Pada tahun 1832 KH. Muntaha tiba di Desa Kalibeber yang waktu itu sebagai ibu kota Kawedanan Garung. Beliau diterima oleh mbah Glondong Jogomenggolo, beliau mendirikan masjid dan padepokan santri di Dusun Karangsari, Ngebrak, Kalibeber, Wonosobo dipinggir sungai Prupuk yang sekarang dijadikan makam keluarga Kiai.
Ditempat itu beliau mengajarkan ngaji kepada anak-anak dan masyarakat sekitar. Ilmu pokok yang diajarkan adalah baca tulis Al-Qur’an, Tauhid, dan Fiqih. Dengan penuh ketekunan, keuletan dan kesabaran, secara berangsur-angsur masyarakat Kalibeber, Mojotengah, Kabupaten Wonosobo dan sekitarnya memeluk agama Islam, atas kesadaran mereka sendiri.

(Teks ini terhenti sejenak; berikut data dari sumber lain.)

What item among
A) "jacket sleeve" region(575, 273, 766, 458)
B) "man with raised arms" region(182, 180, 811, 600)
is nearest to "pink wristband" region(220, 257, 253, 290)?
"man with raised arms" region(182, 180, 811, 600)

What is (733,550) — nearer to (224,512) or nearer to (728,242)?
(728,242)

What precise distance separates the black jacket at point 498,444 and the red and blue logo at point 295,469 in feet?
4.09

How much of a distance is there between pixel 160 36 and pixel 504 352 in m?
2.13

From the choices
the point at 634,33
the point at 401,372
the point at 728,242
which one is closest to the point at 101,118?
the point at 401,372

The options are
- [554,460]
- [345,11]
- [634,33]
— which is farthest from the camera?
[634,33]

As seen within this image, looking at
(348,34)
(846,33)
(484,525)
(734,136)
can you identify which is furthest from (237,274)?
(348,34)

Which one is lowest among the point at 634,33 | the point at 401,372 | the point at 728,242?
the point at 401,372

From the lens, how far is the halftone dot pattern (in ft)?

Karena padepokan santri semakin lama tak mampu menampung arus santri dan terkena banjir dari kali Prupuk maka kegiatan pesantren dipindahkan ketempat yang sekarang dinamai Kauman, Kalibeber. Sedangkan yang tinggal di padepokan baru yang tidak mau secara sukarela memeluk Islam, atas kemauan sendiri banyak yang meninggalakan kampung itu.
Daerah selatan pesantren yang semula dihuni oleh Etnis China akhirnya ditinggalkan penghuninya, dan nama Gang Pecinan sampai sekarang masih dilestarikan. Jadi jika berbicara tentang toleransi dan menghormati orang-orang pada jaman dulu sudah melekat dan tidak ada sekat saling menghargai dan hidup berdampingan dengan damai dan aman.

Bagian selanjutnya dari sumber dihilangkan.